Document |
--- BEGIN ---
Active Filters#

Op-amp-based filter designs that overcome the limitations of passive RC filters: they can provide gain, don’t load the source, have low output impedance, and can achieve higher Q and sharper roll-off without inductors. The tradeoff is complexity, power consumption, and new failure modes (op-amp bandwidth, noise, and stability).

Why Active Filters?#

Passive RC filters have fundamental limitations:

  • No gain — A passive filter can only attenuate. If a circuit needs to filter and amplify, it requires two stages
  • Loading — Cascading passive stages requires impedance management or buffers
  • No inductorless resonance — Getting a sharp (high-Q) band-pass with only R and C requires active feedback. Passive high-Q requires inductors, which are large, expensive, and have parasitic resistance
  • Limited Q — Passive RLC filters’ Q is limited by component losses (inductor DCR, capacitor ESR)

Active filters solve all of these by using op-amp feedback to synthesize the desired transfer function.

Common Topologies#

Sallen-Key#

The most widely used active filter topology. Uses a single op-amp in a non-inverting configuration with frequency-dependent feedback.

  • Provides second-order (two-pole) response per op-amp
  • Low component sensitivity for Butterworth (maximally flat) response
  • Easy to design — many online calculators and cookbook formulas
  • Gain is typically unity or low (the op-amp acts more as a buffer than an amplifier)
--- END ---
Things to do |
A - How would you render this sentence from the active filters text above in Spanish: "Active filters solve all of these by using op-amp feedback to synthesize the desired transfer function."
B - Can you carry the active filters text above forward, picking up after its last bullet on Sallen-Key gain?

Data records |
--- BEGIN ---
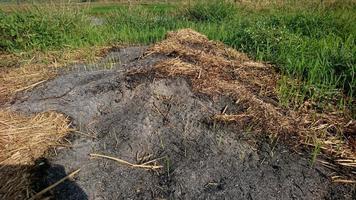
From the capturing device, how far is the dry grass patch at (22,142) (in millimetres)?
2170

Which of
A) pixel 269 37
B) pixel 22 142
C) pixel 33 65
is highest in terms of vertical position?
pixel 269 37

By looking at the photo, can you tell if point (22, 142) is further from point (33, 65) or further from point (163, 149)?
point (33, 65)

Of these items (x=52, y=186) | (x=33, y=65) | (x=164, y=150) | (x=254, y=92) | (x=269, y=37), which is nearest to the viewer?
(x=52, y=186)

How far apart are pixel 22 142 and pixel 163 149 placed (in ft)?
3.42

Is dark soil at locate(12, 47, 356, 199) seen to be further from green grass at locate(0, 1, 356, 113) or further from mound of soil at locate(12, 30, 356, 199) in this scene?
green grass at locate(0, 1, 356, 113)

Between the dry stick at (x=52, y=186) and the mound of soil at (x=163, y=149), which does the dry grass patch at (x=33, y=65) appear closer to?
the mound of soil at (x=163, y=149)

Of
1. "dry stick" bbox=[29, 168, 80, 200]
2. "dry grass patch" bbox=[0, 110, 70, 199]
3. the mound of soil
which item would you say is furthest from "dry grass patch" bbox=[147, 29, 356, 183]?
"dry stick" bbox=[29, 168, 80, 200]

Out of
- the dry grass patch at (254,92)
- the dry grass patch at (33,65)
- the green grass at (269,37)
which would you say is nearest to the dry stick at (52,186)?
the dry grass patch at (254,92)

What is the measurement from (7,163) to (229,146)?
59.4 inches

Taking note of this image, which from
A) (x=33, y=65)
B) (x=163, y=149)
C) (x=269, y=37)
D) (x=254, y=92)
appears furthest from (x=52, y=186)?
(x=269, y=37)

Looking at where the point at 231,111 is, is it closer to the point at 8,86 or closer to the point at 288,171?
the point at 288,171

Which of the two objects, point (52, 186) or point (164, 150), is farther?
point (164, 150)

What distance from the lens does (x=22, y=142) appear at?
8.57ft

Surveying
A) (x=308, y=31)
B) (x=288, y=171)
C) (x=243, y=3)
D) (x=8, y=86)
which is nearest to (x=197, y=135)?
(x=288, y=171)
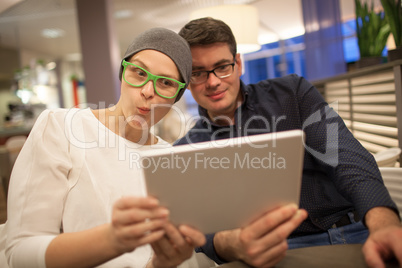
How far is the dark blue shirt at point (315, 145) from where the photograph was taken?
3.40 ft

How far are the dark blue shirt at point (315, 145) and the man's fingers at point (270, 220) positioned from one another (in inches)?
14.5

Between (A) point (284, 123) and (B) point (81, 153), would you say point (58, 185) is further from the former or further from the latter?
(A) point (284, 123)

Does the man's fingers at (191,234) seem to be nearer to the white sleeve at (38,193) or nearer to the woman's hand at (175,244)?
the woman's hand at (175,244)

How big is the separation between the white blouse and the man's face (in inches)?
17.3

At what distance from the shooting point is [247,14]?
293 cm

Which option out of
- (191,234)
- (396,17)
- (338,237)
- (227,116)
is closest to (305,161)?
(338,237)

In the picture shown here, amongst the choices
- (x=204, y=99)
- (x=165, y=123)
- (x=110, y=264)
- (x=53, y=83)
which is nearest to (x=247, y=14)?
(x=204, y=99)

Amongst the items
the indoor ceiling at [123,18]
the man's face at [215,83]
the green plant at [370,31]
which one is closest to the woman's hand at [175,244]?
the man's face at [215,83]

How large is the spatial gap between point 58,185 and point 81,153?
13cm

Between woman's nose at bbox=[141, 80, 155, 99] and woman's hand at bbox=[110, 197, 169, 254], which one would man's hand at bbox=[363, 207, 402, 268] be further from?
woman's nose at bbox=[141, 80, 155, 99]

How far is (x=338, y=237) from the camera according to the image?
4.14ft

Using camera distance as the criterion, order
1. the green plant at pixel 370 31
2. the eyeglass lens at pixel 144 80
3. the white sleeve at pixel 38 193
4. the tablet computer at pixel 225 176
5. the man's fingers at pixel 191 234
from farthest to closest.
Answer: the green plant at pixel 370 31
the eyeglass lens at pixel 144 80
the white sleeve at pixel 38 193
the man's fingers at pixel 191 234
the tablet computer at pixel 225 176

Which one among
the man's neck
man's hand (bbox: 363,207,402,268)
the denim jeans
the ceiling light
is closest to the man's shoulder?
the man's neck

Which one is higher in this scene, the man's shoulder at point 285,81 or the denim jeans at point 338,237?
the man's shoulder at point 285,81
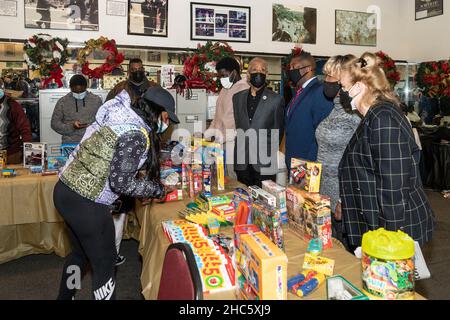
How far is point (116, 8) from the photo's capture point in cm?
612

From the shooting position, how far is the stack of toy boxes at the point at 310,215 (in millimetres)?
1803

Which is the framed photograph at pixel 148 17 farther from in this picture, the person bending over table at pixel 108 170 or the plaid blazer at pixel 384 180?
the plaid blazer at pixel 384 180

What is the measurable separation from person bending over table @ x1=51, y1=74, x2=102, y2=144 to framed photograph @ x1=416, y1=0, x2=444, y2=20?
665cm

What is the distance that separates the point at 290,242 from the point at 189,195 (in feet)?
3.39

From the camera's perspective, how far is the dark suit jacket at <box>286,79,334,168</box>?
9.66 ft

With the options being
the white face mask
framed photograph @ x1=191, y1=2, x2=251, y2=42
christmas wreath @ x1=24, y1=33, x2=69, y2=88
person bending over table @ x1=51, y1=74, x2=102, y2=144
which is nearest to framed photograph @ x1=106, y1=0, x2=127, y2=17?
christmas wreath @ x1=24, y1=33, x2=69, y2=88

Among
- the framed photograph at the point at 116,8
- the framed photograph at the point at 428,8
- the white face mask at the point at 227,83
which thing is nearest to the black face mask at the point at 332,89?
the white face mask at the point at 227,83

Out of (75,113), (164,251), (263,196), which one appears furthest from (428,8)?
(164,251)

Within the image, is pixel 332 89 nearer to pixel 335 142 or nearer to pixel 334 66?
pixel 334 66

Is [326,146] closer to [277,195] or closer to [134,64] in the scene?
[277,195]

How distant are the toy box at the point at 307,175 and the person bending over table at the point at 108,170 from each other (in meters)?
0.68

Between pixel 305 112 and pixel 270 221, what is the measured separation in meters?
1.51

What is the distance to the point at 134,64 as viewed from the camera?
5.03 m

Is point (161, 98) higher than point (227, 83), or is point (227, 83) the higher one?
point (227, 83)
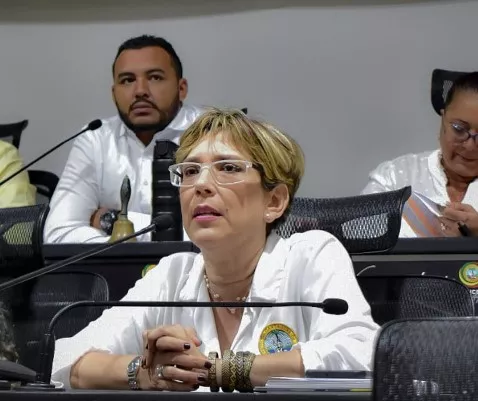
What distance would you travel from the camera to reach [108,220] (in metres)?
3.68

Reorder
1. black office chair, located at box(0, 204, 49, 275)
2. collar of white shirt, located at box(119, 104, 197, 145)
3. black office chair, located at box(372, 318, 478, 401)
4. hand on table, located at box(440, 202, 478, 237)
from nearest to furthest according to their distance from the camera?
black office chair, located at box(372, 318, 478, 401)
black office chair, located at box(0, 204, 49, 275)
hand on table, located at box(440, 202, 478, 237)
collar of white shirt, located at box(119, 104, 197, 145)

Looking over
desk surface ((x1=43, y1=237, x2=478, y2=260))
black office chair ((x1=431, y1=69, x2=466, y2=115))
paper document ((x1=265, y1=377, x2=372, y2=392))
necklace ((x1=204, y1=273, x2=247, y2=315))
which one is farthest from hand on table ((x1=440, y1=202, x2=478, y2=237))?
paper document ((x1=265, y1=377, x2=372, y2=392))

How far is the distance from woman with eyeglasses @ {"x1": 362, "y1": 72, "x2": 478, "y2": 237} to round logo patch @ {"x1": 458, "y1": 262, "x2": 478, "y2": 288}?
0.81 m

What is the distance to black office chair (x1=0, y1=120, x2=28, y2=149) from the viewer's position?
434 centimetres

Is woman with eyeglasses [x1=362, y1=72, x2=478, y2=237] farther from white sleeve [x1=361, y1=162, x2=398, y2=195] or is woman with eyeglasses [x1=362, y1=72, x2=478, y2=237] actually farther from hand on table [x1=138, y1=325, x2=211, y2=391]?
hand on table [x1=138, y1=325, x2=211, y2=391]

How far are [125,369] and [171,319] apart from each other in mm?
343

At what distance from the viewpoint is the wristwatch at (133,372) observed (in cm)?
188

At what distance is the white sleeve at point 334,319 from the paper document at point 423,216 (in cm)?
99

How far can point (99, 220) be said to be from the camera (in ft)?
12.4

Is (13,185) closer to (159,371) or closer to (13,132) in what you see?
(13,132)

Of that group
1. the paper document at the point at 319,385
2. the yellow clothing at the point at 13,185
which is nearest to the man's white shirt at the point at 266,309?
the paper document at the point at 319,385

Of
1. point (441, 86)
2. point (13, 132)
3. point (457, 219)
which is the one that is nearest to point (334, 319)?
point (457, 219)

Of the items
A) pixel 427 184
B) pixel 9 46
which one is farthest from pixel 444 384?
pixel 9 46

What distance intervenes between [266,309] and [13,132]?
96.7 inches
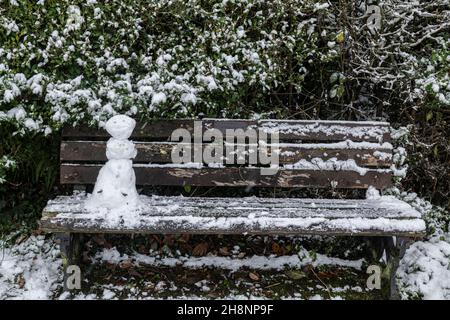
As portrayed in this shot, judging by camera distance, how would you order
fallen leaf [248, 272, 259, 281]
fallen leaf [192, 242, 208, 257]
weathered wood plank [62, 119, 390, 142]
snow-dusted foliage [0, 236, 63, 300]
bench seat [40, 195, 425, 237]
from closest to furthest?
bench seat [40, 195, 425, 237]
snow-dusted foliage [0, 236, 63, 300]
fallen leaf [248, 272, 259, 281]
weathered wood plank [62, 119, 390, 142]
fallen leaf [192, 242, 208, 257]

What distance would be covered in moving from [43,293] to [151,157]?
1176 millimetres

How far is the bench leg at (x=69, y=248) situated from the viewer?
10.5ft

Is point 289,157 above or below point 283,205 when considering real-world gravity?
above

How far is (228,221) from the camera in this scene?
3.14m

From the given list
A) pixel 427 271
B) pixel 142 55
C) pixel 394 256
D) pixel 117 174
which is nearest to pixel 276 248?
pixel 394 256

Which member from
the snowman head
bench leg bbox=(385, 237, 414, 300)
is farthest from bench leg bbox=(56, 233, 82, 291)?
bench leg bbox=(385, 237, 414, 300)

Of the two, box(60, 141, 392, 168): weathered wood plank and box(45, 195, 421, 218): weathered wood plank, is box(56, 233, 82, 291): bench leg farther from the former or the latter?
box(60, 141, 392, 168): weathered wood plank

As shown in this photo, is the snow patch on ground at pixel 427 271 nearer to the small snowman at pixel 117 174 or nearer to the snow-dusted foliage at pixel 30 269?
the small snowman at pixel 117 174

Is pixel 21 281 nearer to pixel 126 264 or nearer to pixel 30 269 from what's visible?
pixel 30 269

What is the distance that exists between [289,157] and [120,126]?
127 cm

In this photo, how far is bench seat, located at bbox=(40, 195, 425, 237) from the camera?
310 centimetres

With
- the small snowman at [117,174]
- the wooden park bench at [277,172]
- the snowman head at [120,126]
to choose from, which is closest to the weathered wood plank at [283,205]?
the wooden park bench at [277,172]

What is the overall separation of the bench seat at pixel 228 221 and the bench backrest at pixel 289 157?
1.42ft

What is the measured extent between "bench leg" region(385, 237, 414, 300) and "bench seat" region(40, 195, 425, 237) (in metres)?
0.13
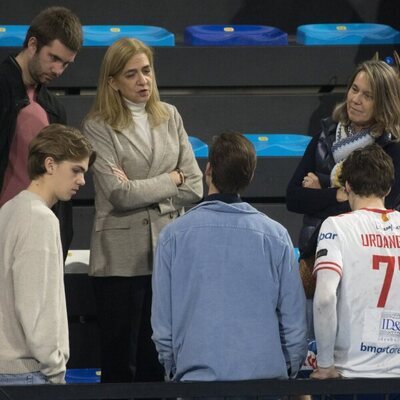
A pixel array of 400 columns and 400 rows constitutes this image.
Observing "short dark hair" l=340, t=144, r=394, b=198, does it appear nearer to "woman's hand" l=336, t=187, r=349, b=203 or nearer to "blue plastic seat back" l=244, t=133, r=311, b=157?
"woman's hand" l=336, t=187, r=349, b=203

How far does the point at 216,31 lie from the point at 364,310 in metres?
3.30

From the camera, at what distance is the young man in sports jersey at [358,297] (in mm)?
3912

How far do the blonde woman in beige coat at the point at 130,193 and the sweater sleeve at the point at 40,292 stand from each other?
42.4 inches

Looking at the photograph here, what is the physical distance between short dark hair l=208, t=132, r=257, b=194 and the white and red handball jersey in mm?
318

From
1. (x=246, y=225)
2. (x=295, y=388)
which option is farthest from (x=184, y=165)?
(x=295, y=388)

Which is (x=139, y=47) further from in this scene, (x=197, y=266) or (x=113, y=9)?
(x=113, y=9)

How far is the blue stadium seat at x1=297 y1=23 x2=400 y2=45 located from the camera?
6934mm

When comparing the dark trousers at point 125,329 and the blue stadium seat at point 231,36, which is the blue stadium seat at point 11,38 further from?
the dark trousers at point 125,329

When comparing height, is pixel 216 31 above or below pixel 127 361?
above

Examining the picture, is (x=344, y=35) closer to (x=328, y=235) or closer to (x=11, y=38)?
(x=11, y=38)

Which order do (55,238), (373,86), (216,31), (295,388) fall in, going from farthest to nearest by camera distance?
--- END ---
Results in order |
A - Los filtros activos las resuelven todas usando la realimentación del amplificador operacional para sintetizar la función de transferencia deseada.

B -
Limitation: High-Q designs (Q > 5) become sensitive to component tolerances. Small changes in R or C values significantly affect the response shape.

Multiple Feedback (MFB)#

An inverting topology with two feedback paths (one through a resistor, one through a capacitor).

  • Also second-order per op-amp
  • Inverting (180-degree phase shift)
  • Lower sensitivity to op-amp gain-bandwidth than Sallen-Key at higher frequencies
  • Better suited for higher-Q designs than Sallen-Key
  • More complex design equations

State Variable#

Uses three op-amps to produce simultaneous low-pass, band-pass, and high-pass outputs from the same circuit.

  • Second-order per section
  • Q and frequency can be adjusted independently
  • Low sensitivity to component tolerances
  • Higher component count (three op-amps per second-order section)
  • The go-to topology when tunable Q or frequency is needed

Biquad#

Similar to state variable but with a different feedback structure. Also produces simultaneous outputs with independently adjustable parameters.

Filter Response Types#

The transfer function mathematics determines the shape of the filter response. The most common types:

Butterworth (Maximally Flat):

  • Flattest possible passband — no ripple
  • Monotonic roll-off
  • -3 dB at the cutoff frequency
  • Moderate phase nonlinearity
  • The default choice when there are no specific requirements

Chebyshev (Type I):

  • Steeper roll-off than Butterworth for the same order
  • Ripple in the passband (designer-specified — 0.5 dB and 1 dB are common)
  • Sharper transition band
  • Worse phase nonlinearity
  • Use when a sharper cutoff is needed and passband ripple is tolerable

Bessel (Maximally Flat Phase):

  • Best phase linearity (preserves waveform shape)
  • Slowest roll-off of the three
  • Best step response (minimal overshoot and ringing)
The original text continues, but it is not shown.